Running the WordCount program in C++


The reference for this is the C++ wordcount presented in the Hadoop Wiki [1].

Submitting C++ compiled code is supported by Hadoop through a pipes API, the syntax of which is documented here.


The Files

You need 3 files to run the wordCount example:

  • a C++ file containing the map and reduce functions,
  • a data file containing some text, such as Ulysses, and
  • a Makefile to compile the C++ file.

wordcount.cpp

  • The wordcount program is shown below
  • It contains two classes, one for the map, one for the reduce
  • It makes use of several Hadoop classes, one of which contains useful methods for converting from tuples to other types: StringUtils.


#include <algorithm>
#include <limits>
#include <string>
  
#include  "stdint.h"  // <--- to prevent uint64_t errors! 
 
#include "hadoop/Pipes.hh"
#include "hadoop/TemplateFactory.hh"
#include "hadoop/StringUtils.hh"
 
using namespace std;

class WordCountMapper : public HadoopPipes::Mapper {
public:
  // constructor: does nothing
  WordCountMapper( HadoopPipes::TaskContext& context ) {
  }

  // map function: receives a line, outputs (word,"1")
  // to reducer.
  void map( HadoopPipes::MapContext& context ) {
    //--- get line of text ---
    string line = context.getInputValue();

    //--- split it into words ---
    vector< string > words =
      HadoopUtils::splitString( line, " " );

    //--- emit each word tuple (word, "1" ) ---
    for ( unsigned int i=0; i < words.size(); i++ ) {
      context.emit( words[i], HadoopUtils::toString( 1 ) );
    }
  }
};
 
class WordCountReducer : public HadoopPipes::Reducer {
public:
  // constructor: does nothing
  WordCountReducer(HadoopPipes::TaskContext& context) {
  }

  // reduce function
  void reduce( HadoopPipes::ReduceContext& context ) {
    int count = 0;

    //--- get all tuples with the same key, and count their numbers ---
    while ( context.nextValue() ) {
      count += HadoopUtils::toInt( context.getInputValue() );
    }

    //--- emit (word, count) ---
    context.emit(context.getInputKey(), HadoopUtils::toString( count ));
  }
};
 
int main(int argc, char *argv[]) {
  return HadoopPipes::runTask(HadoopPipes::TemplateFactory< 
			      WordCountMapper, 
                              WordCountReducer >() );
}


Makefile

Before you create the Makefile, you need to figure out whether your computer hosts a 32-bit processor or a 64-bit processor, and pick the right library. To find this out, run the following command:

  uname -a

To which the OS responds:

  Linux hadoop6 2.6.31-20-generic #58-Ubuntu SMP Fri Mar 12 05:23:09 UTC 2010 i686 GNU/Linux

The i686 indicates a 32-bit machine, for which you need to use the Linux-i386-32 library. Anything with 64 indicates the other type, for which you use the Linux-amd64-64 library.

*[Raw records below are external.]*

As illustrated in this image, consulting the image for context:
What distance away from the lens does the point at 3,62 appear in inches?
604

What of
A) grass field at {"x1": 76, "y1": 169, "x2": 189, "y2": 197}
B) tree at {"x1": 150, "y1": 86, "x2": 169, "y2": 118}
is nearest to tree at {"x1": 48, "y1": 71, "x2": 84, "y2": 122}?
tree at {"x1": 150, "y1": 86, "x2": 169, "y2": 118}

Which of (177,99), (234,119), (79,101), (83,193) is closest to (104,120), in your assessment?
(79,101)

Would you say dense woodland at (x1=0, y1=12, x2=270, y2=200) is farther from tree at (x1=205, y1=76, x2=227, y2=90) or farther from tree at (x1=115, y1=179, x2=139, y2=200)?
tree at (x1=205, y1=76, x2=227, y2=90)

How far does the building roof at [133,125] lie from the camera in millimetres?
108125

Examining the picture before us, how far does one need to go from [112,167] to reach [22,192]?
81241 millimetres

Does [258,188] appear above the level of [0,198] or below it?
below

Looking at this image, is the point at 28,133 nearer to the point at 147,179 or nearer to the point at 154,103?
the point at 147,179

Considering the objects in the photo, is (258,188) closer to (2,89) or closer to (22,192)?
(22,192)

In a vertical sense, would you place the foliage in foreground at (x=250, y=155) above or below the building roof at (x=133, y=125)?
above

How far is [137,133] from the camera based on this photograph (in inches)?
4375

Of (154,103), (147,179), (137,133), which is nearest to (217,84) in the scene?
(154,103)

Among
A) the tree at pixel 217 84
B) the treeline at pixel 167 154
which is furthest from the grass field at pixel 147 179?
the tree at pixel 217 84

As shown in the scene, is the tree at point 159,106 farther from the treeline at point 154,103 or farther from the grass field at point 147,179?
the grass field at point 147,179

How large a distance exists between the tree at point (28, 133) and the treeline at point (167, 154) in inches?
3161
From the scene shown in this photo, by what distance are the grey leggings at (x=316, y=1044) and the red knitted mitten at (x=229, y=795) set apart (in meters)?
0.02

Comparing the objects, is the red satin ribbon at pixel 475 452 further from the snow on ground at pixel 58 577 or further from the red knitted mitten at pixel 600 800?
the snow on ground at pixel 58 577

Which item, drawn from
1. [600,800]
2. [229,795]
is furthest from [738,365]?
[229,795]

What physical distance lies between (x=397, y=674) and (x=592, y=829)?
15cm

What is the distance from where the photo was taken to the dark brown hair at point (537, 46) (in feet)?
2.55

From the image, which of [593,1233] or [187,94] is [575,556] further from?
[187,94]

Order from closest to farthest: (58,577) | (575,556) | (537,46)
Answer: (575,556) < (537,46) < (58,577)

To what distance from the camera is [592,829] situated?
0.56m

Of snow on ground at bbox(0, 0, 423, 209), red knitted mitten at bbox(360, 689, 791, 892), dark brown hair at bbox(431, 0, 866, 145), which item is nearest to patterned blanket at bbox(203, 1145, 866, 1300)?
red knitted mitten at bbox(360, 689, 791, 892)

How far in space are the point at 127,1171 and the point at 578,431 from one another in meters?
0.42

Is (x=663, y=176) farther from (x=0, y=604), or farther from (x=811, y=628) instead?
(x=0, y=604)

Once you have this information create the Makefile (make sure to spell it with an uppercase M):

CC = g++
HADOOP_INSTALL = /home/hadoop/hadoop
PLATFORM = Linux-i386-32
CPPFLAGS = -m32 -I$(HADOOP_INSTALL)/c++/$(PLATFORM)/include

wordcount: wordcount.cpp
	$(CC) $(CPPFLAGS) $< -Wall -L$(HADOOP_INSTALL)/c++/$(PLATFORM)/lib -lhadooppipes \
	-lhadooputils -lpthread -g -O2 -o $@

Make sure you set the HADOOP_INSTALL directory to the directory that is right for your system. It may not be the same as shown above!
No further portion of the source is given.